Flexibility training comes in many forms, one of the most popular being yoga. This ancient practice seems to become more popular by the day for many different reasons: some use it for everything from increased flexibility to mental and physical relaxation, or as a core-strengthening method of exercise to a means through which spiritual clarity is attained.
For me, yoga is all of these things, but it’s also a powerful form of workout recovery that I rely on.
In this article, we’re going to take a look at the many different reasons why flexibility training methods like yoga are practices you should seriously consider working into your life.
The Argument for Yoga
There are so many benefits to yoga. Here are a few:
- It lowers blood pressure and pulse rate
- Improves circulation
- Improves function of internal organs
- Reduce and relieves chronic pain
- Detoxifies your body
- Slows the aging process
- Increases your energy, strength and stamina
- Helps you sleep better
- Decreases stress, anxiety and depression
- Elevates mood
What I especially love about yoga is the fact that you can do it on your own, thus reducing the cost of expensive classes or specialists.

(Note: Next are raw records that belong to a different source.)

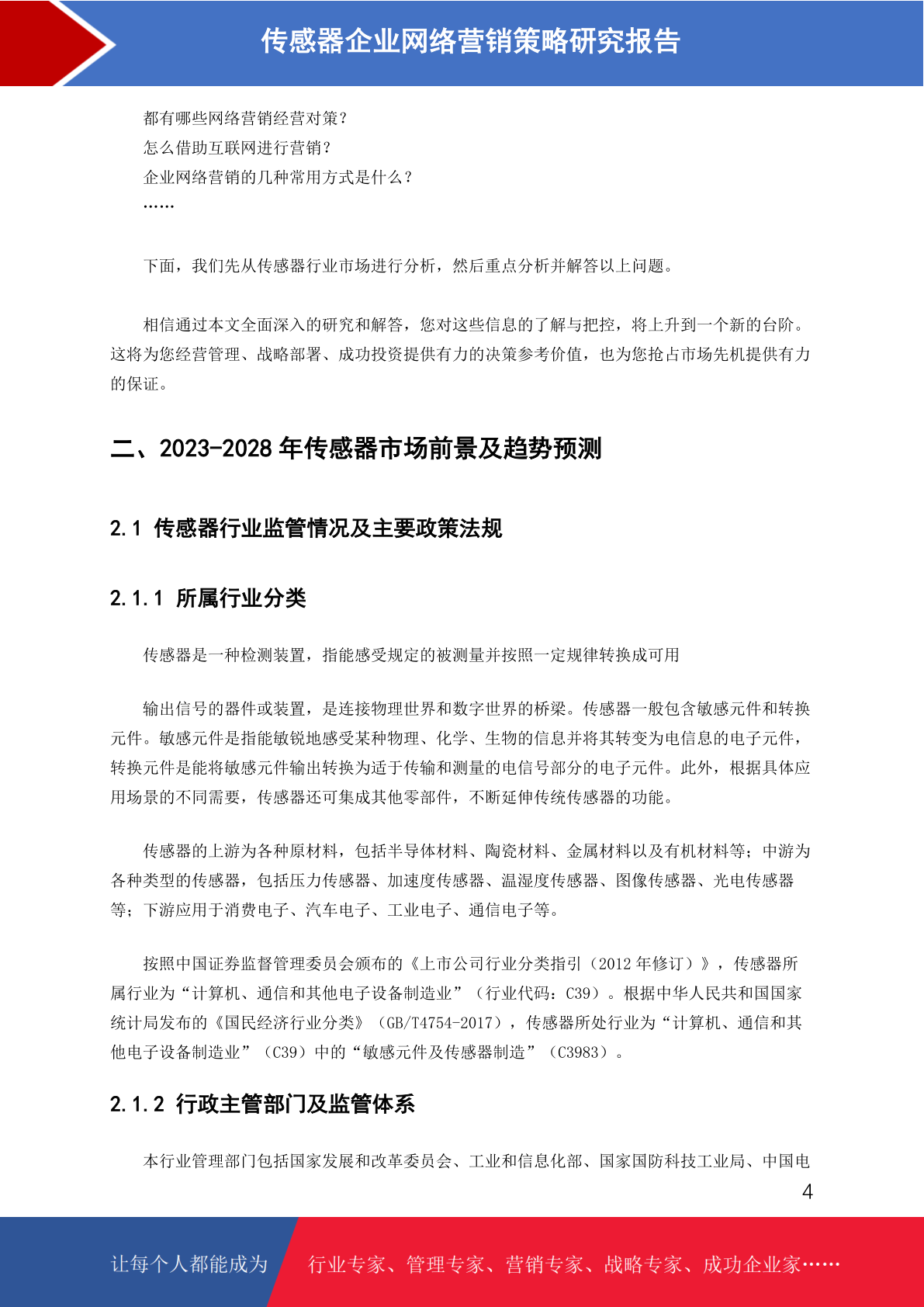 传感器企业网络营销策略研究报告

都有哪些网络营销经营对策？
怎么借助互联网进行营销？
企业网络营销的几种常用方式是什么？
……

下面，我们先从传感器行业市场进行分析，然后重点分析并解答以上问题。

相信通过本文全面深入的研究和解答，您对这些信息的了解与把控，将上升到一个新的台阶。这将为您经营管理、战略部署、成功投资提供有力的决策参考价值，也为您抢占市场先机提供有力的保证。

二、2023-2028 年传感器市场前景及趋势预测

2.1 传感器行业监管情况及主要政策法规

2.1.1 所属行业分类

传感器是一种检测装置，指能感受规定的被测量并按照一定规律转换成可用

输出信号的器件或装置，是连接物理世界和数字世界的桥梁。传感器一般包含敏感元件和转换元件。敏感元件是指能敏锐地感受某种物理、化学、生物的信息并将其转变为电信息的电子元件，转换元件是能将敏感元件输出转换为适于传输和测量的电信号部分的电子元件。此外，根据具体应用场景的不同需要，传感器还可集成其他零部件，不断延伸传统传感器的功能。

传感器的上游为各种原材料，包括半导体材料、陶瓷材料、金属材料以及有机材料等；中游为各种类型的传感器，包括压力传感器、加速度传感器、温湿度传感器、图像传感器、光电传感器等；下游应用于消费电子、汽车电子、工业电子、通信电子等。

按照中国证券监督管理委员会颁布的《上市公司行业分类指引（2012 年修订）》，传感器所属行业为“计算机、通信和其他电子设备制造业”（行业代码：C39）。根据中华人民共和国国家统计局发布的《国民经济行业分类》（GB/T4754-2017），传感器所处行业为“计算机、通信和其他电子设备制造业”（C39）中的“敏感元件及传感器制造”（C3983）。

2.1.2 行政主管部门及监管体系

本行业管理部门包括国家发展和改革委员会、工业和信息化部、国家国防科技工业局、中国电

4

让每个人都能成为 行业专家、管理专家、营销专家、战略专家、成功企业家……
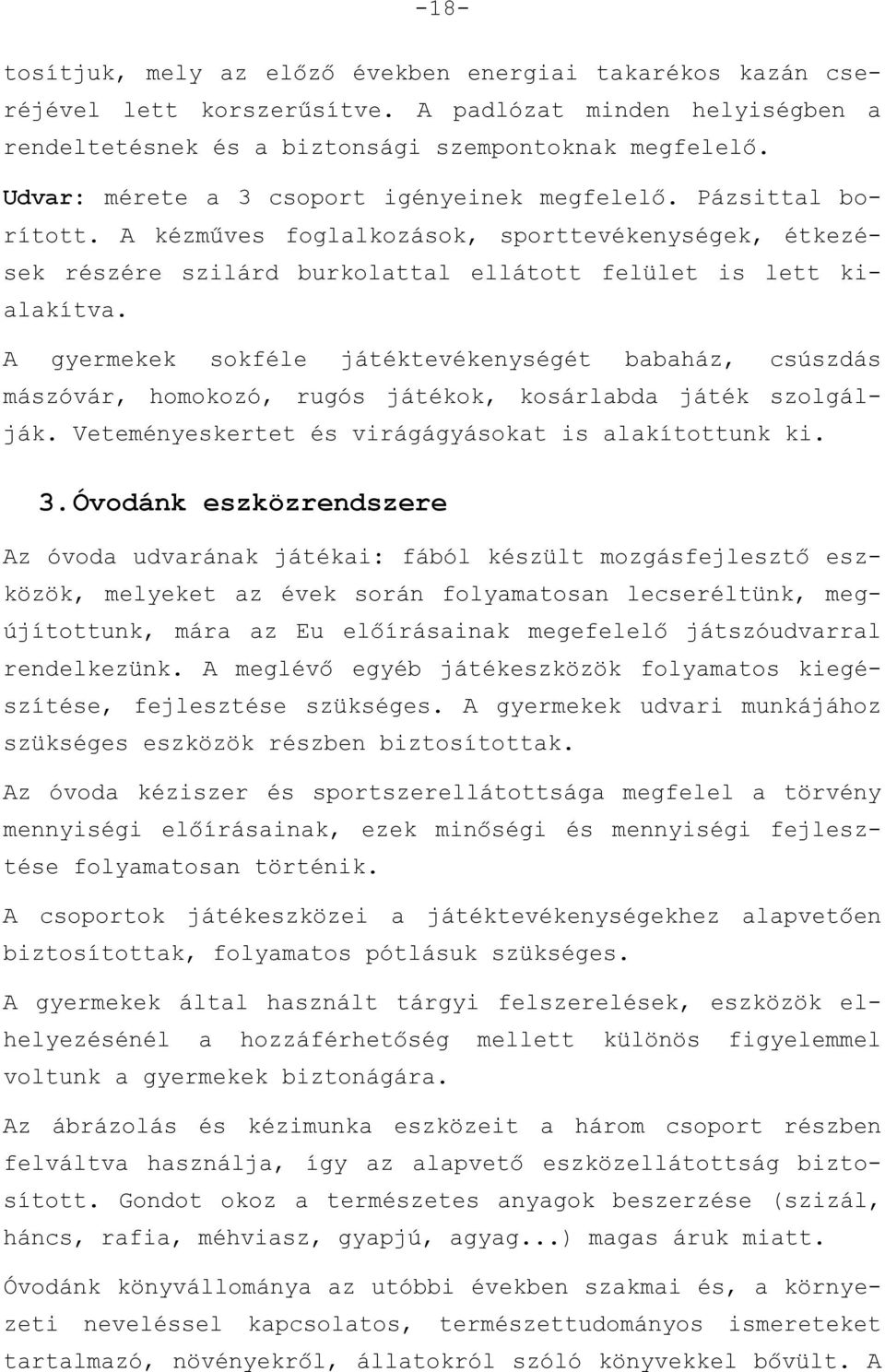 -18-

tosítjuk, mely az előző években energiai takarékos kazán cseréjével lett korszerűsítve. A padlózat minden helyiségben a rendeltetésnek és a biztonsági szempontoknak megfelelő.

Udvar: mérete a 3 csoport igényeinek megfelelő. Pázsittal borított. A kézműves foglalkozások, sporttevékenységek, étkezések részére szilárd burkolattal ellátott felület is lett kialakítva.

A gyermekek sokféle játéktevékenységét babaház, csúszdás mászóvár, homokozó, rugós játékok, kosárlabda játék szolgálják. Veteményeskertet és virágágyásokat is alakítottunk ki.

3. Óvodánk eszközrendszere

Az óvoda udvarának játékai: fából készült mozgásfejlesztő eszközök, melyeket az évek során folyamatosan lecseréltünk, megújítottunk, mára az Eu előírásainak megefelelő játszóudvarral rendelkezünk. A meglévő egyéb játékeszközök folyamatos kiegészítése, fejlesztése szükséges. A gyermekek udvari munkájához szükséges eszközök részben biztosítottak.

Az óvoda kéziszer és sportszerellátottsága megfelel a törvény mennyiségi előírásainak, ezek minőségi és mennyiségi fejlesztése folyamatosan történik.

A csoportok játékeszközei a játéktevékenységekhez alapvetően biztosítottak, folyamatos pótlásuk szükséges.

A gyermekek által használt tárgyi felszerelések, eszközök elhelyezésénél a hozzáférhetőség mellett különös figyelemmel voltunk a gyermekek biztonágára.

Az ábrázolás és kézimunka eszközeit a három csoport részben felváltva használja, így az alapvető eszközellátottság biztosított. Gondot okoz a természetes anyagok beszerzése (szizál, háncs, rafia, méhviasz, gyapjú, agyag...) magas áruk miatt.

Óvodánk könyvállománya az utóbbi években szakmai és, a környezeti neveléssel kapcsolatos, természettudományos ismereteket tartalmazó, növényekről, állatokról szóló könyvekkel bővült. A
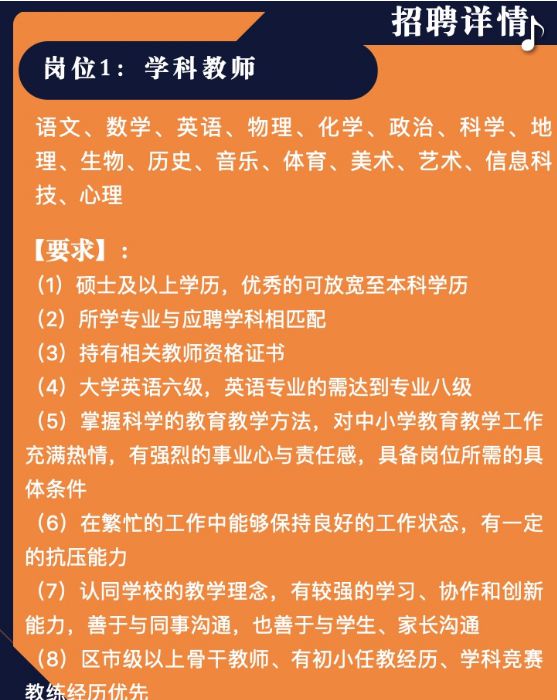 招聘详情

岗位1：学科教师

语文、数学、英语、物理、化学、政治、科学、地理、生物、历史、音乐、体育、美术、艺术、信息科技、心理

【要求】：
（1）硕士及以上学历，优秀的可放宽至本科学历
（2）所学专业与应聘学科相匹配
（3）持有相关教师资格证书
（4）大学英语六级，英语专业的需达到专业八级
（5）掌握科学的教育教学方法，对中小学教育教学工作充满热情，有强烈的事业心与责任感，具备岗位所需的具体条件
（6）在繁忙的工作中能够保持良好的工作状态，有一定的抗压能力
（7）认同学校的教学理念，有较强的学习、协作和创新能力，善于与同事沟通，也善于与学生、家长沟通
（8）区市级以上骨干教师、有初小任教经历、学科竞赛教练经历优先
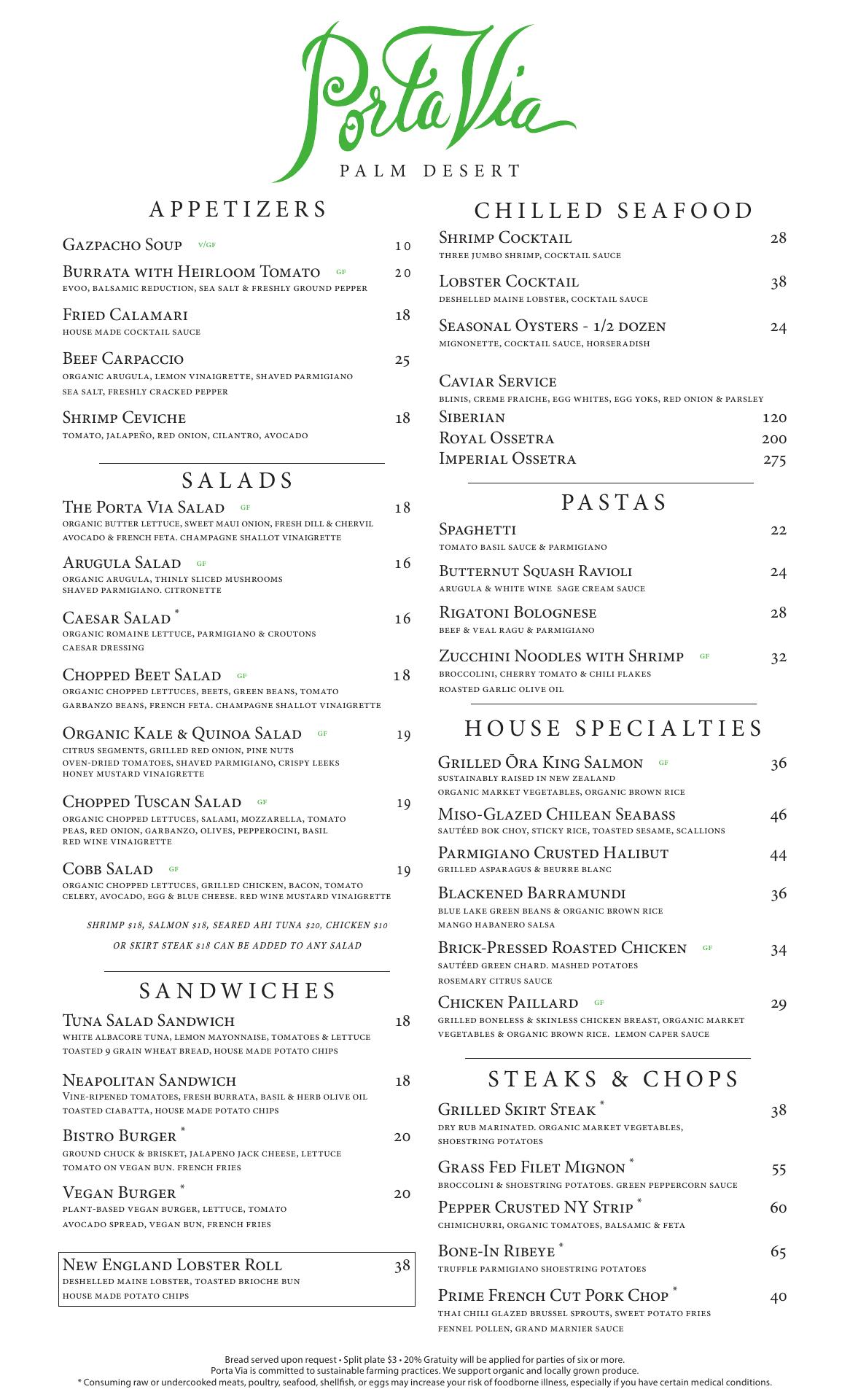 Porta Via
PALM DESERT

APPETIZERS

Gazpacho Soup V/GF 10

Burrata with Heirloom Tomato GF 20
evoo, balsamic reduction, sea salt & freshly ground pepper

Fried Calamari 18
house made cocktail sauce

Beef Carpaccio 25
organic arugula, lemon vinaigrette, shaved parmigiano sea salt, freshly cracked pepper

Shrimp Ceviche 18
tomato, jalapeño, red onion, cilantro, avocado

SALADS

The Porta Via Salad GF 18
organic butter lettuce, sweet maui onion, fresh dill & chervil avocado & french feta. champagne shallot vinaigrette

Arugula Salad GF 16
organic arugula, thinly sliced mushrooms shaved parmigiano. citronette

Caesar Salad * 16
organic romaine lettuce, parmigiano & croutons caesar dressing

Chopped Beet Salad GF 18
organic chopped lettuces, beets, green beans, tomato garbanzo beans, french feta. champagne shallot vinaigrette

Organic Kale & Quinoa Salad GF 19
citrus segments, grilled red onion, pine nuts oven-dried tomatoes, shaved parmigiano, crispy leeks honey mustard vinaigrette

Chopped Tuscan Salad GF 19
organic chopped lettuces, salami, mozzarella, tomato peas, red onion, garbanzo, olives, pepperocini, basil red wine vinaigrette

Cobb Salad GF 19
organic chopped lettuces, grilled chicken, bacon, tomato celery, avocado, egg & blue cheese. red wine mustard vinaigrette

shrimp $18, salmon $18, seared ahi tuna $20, chicken $10 or skirt steak $18 can be added to any salad

SANDWICHES

Tuna Salad Sandwich 18
white albacore tuna, lemon mayonnaise, tomatoes & lettuce toasted 9 grain wheat bread, house made potato chips

Neapolitan Sandwich 18
Vine-ripened tomatoes, fresh burrata, basil & herb olive oil toasted ciabatta, house made potato chips

Bistro Burger * 20
ground chuck & brisket, jalapeno jack cheese, lettuce tomato on vegan bun. french fries

Vegan Burger * 20
plant-based vegan burger, lettuce, tomato avocado spread, vegan bun, french fries

New England Lobster Roll 38
deshelled maine lobster, toasted brioche bun house made potato chips

CHILLED SEAFOOD

Shrimp Cocktail 28
three jumbo shrimp, cocktail sauce

Lobster Cocktail 38
deshelled maine lobster, cocktail sauce

Seasonal Oysters - 1/2 dozen 24
mignonette, cocktail sauce, horseradish

Caviar Service
blinis, creme fraiche, egg whites, egg yoks, red onion & parsley
Siberian 120
Royal Ossetra 200
Imperial Ossetra 275

PASTAS

Spaghetti 22
tomato basil sauce & parmigiano

Butternut Squash Ravioli 24
arugula & white wine sage cream sauce

Rigatoni Bolognese 28
beef & veal ragu & parmigiano

Zucchini Noodles with Shrimp GF 32
broccolini, cherry tomato & chili flakes roasted garlic olive oil

HOUSE SPECIALTIES

Grilled Ōra King Salmon GF 36
sustainably raised in new zealand organic market vegetables, organic brown rice

Miso-Glazed Chilean Seabass 46
sautéed bok choy, sticky rice, toasted sesame, scallions

Parmigiano Crusted Halibut 44
grilled asparagus & beurre blanc

Blackened Barramundi 36
blue lake green beans & organic brown rice mango habanero salsa

Brick-Pressed Roasted Chicken GF 34
sautéed green chard. mashed potatoes rosemary citrus sauce

Chicken Paillard GF 29
grilled boneless & skinless chicken breast, organic market vegetables & organic brown rice. lemon caper sauce

STEAKS & CHOPS

Grilled Skirt Steak * 38
dry rub marinated. organic market vegetables, shoestring potatoes

Grass Fed Filet Mignon * 55
broccolini & shoestring potatoes. green peppercorn sauce

Pepper Crusted NY Strip * 60
chimichurri, organic tomatoes, balsamic & feta

Bone-In Ribeye * 65
truffle parmigiano shoestring potatoes

Prime French Cut Pork Chop * 40
thai chili glazed brussel sprouts, sweet potato fries fennel pollen, grand marnier sauce

Bread served upon request • Split plate $3 • 20% Gratuity will be applied for parties of six or more.
Porta Via is committed to sustainable farming practices. We support organic and locally grown produce.
* Consuming raw or undercooked meats, poultry, seafood, shellfish, or eggs may increase your risk of foodborne illness, especially if you have certain medical conditions.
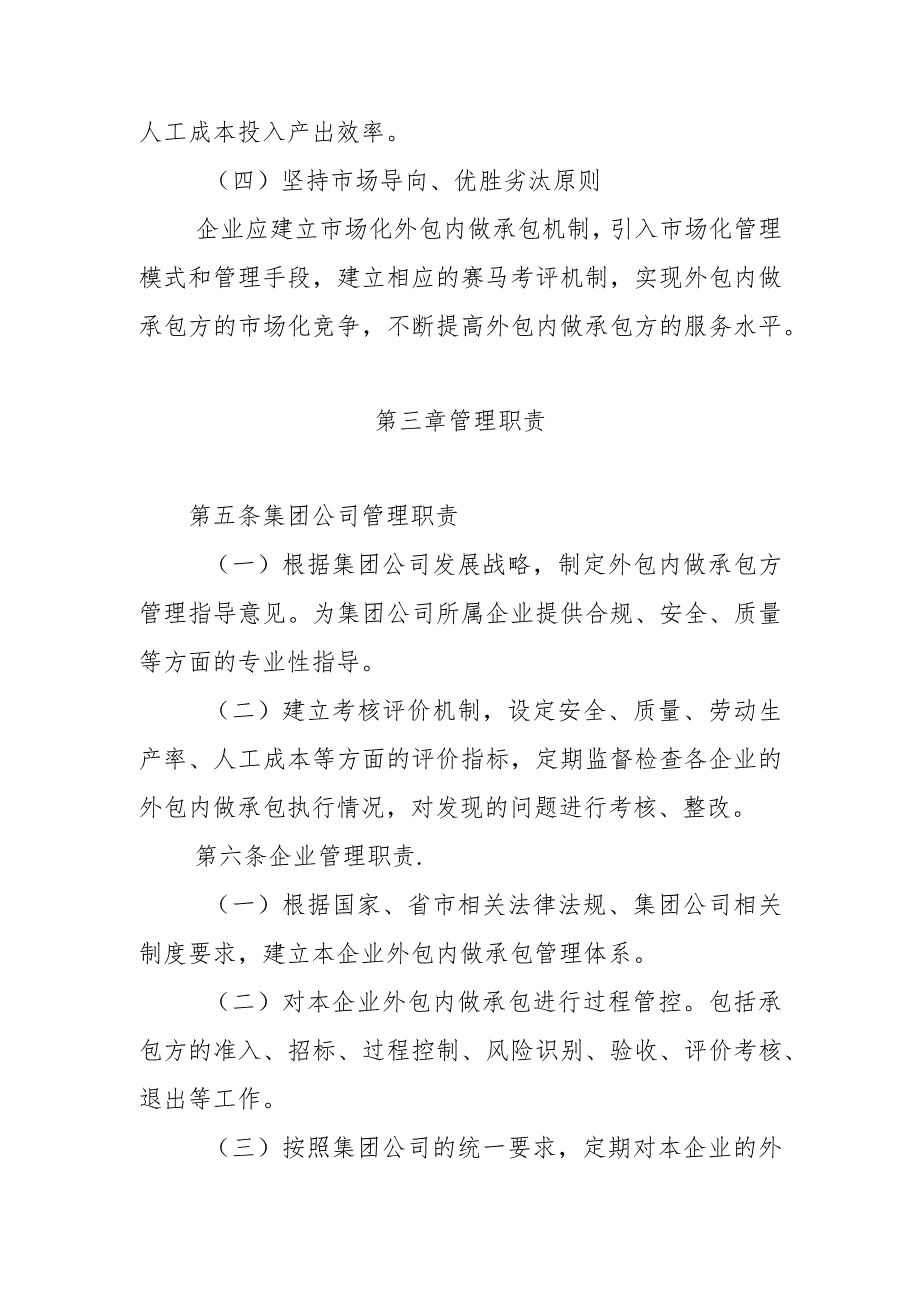 人工成本投入产出效率。

（四）坚持市场导向、优胜劣汰原则

企业应建立市场化外包内做承包机制，引入市场化管理模式和管理手段，建立相应的赛马考评机制，实现外包内做承包方的市场化竞争，不断提高外包内做承包方的服务水平。

第三章管理职责

第五条集团公司管理职责

（一）根据集团公司发展战略，制定外包内做承包方管理指导意见。为集团公司所属企业提供合规、安全、质量等方面的专业性指导。

（二）建立考核评价机制，设定安全、质量、劳动生产率、人工成本等方面的评价指标，定期监督检查各企业的外包内做承包执行情况，对发现的问题进行考核、整改。

第六条企业管理职责.

（一）根据国家、省市相关法律法规、集团公司相关制度要求，建立本企业外包内做承包管理体系。

（二）对本企业外包内做承包进行过程管控。包括承包方的准入、招标、过程控制、风险识别、验收、评价考核、退出等工作。

（三）按照集团公司的统一要求，定期对本企业的外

It really is a do-it-yourself mechanism towards healthy living.
That said, I do recommend taking some classes at first, so that you can learn proper form and technique.
As I wrote about in my most recent book The All-Day Fat-Burning Diet, regular movement is so important to staying healthy, and yoga is a great way to forge a new, much-needed relationship with your body.
Why Flexibility Training Matters
Here’s one of the main reasons yoga has become a part of my weekly routine: as a surefire way to get my flexibility training in, I ensure that I’m preserving my body by keeping it limber and allowing for healthy growth.
It’s pretty clear that I’m a big fan of lifting weights to increase both your muscle and metabolism, but I realize that lifting can increase tightness in your muscles. It also can result in soreness between workouts.
Yoga helps you work through that tension and discomfort without incurring a pricey massage bill.
In so doing, yoga also helps you prevent injury during your workouts by making your body more fluid and adaptable to new movement.
How to Begin a Flexibility Training Program
In case you’re wondering how often you should do flexibility training, there are some pretty clear guidelines: according to the American College of Sports Medicine, you should engage in a flexibility program that involves all the major muscle groups of the body for at least 10 minutes two to three times a week.
You have at least half an hour to spare each week to rejuvenate your body, don’t you?
The truth is, your flexibility training program doesn’t have to be yoga. You could start taking pilates classes or you could even learn some basic stretches that you perform first thing you get up in the morning. It’s really that simple.
I guarantee you that once you start doing flexibility exercises of some sort, you’re going to be come addicted in the best way possible. They’ll loosen you up and make you more flexible in all aspects of your life. Give flexibility training a try!
Flexibility Training FAQ
How is flexibility training used to improve performance?
Why is flexibility training important?
- Improves your posture by balancing the tension across opposing muscles. Better posture minimizes stress and maximizes the strength of all movements
- Reduces the risk of injury during exercise and daily activities because muscles are more pliable
- Improves performance of everyday activities as well as performance in exercise and sport
- Reduces stress in the exercising muscles and releases tension developed during the workout.